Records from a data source
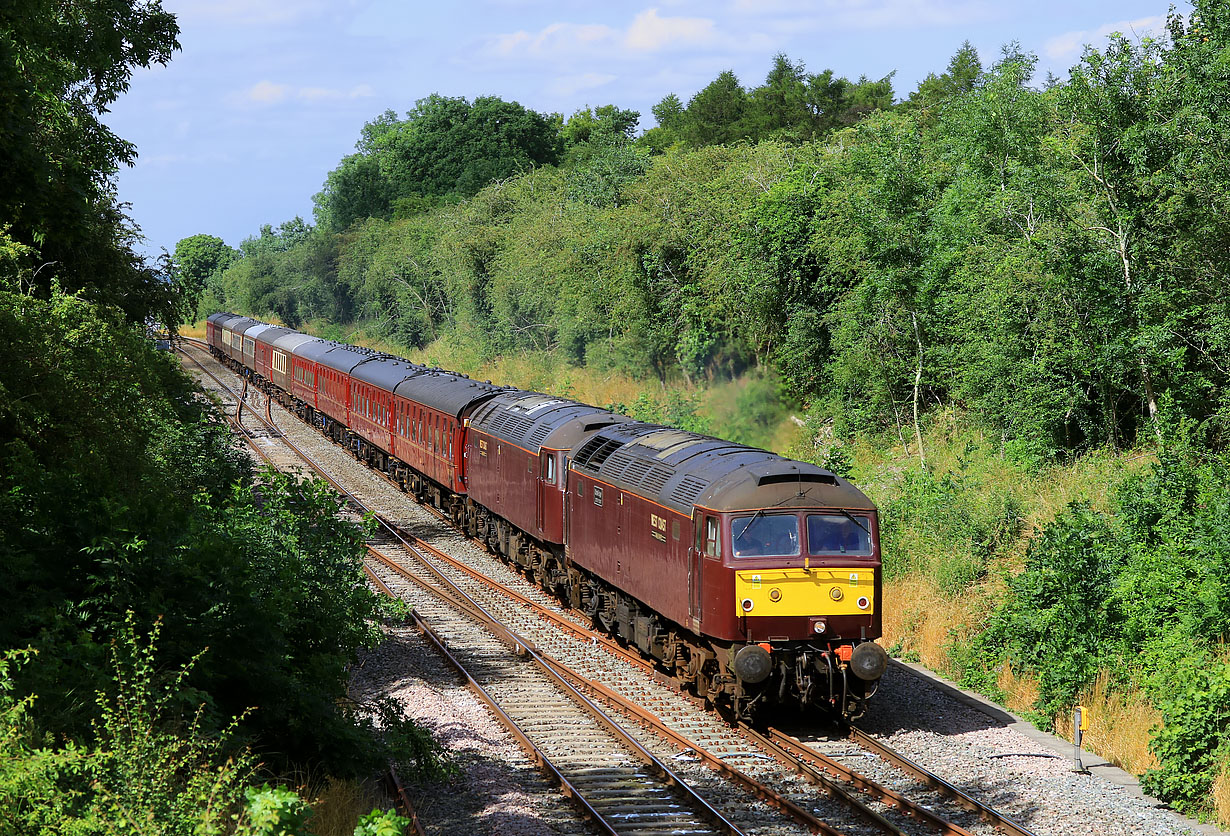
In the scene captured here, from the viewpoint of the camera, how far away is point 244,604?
10.8 meters

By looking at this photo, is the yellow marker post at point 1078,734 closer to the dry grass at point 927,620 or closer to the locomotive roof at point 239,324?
the dry grass at point 927,620

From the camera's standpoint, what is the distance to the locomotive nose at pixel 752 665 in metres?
13.2

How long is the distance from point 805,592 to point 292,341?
44.4 meters

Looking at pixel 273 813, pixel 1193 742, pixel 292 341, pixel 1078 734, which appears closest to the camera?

- **WRITTEN EXERCISE**
Quote every line of text from the records above word for word, leaving the pictures out.

- **THE ANSWER**
In the scene captured here, from the viewpoint of the camera, how far away is point 244,604?
10.8 meters

By looking at this photo, is the yellow marker post at point 1078,734 closer to the dry grass at point 927,620 or closer to the locomotive roof at point 239,324?
the dry grass at point 927,620

From the camera's standpoint, what is the distance to the locomotive nose at pixel 752 665 in metres?
13.2

How long is the distance from point 805,592 to point 292,341?
44.4 meters

Looking at pixel 273 813, pixel 1193 742, pixel 292 341, pixel 1078 734, which appears closest to the camera?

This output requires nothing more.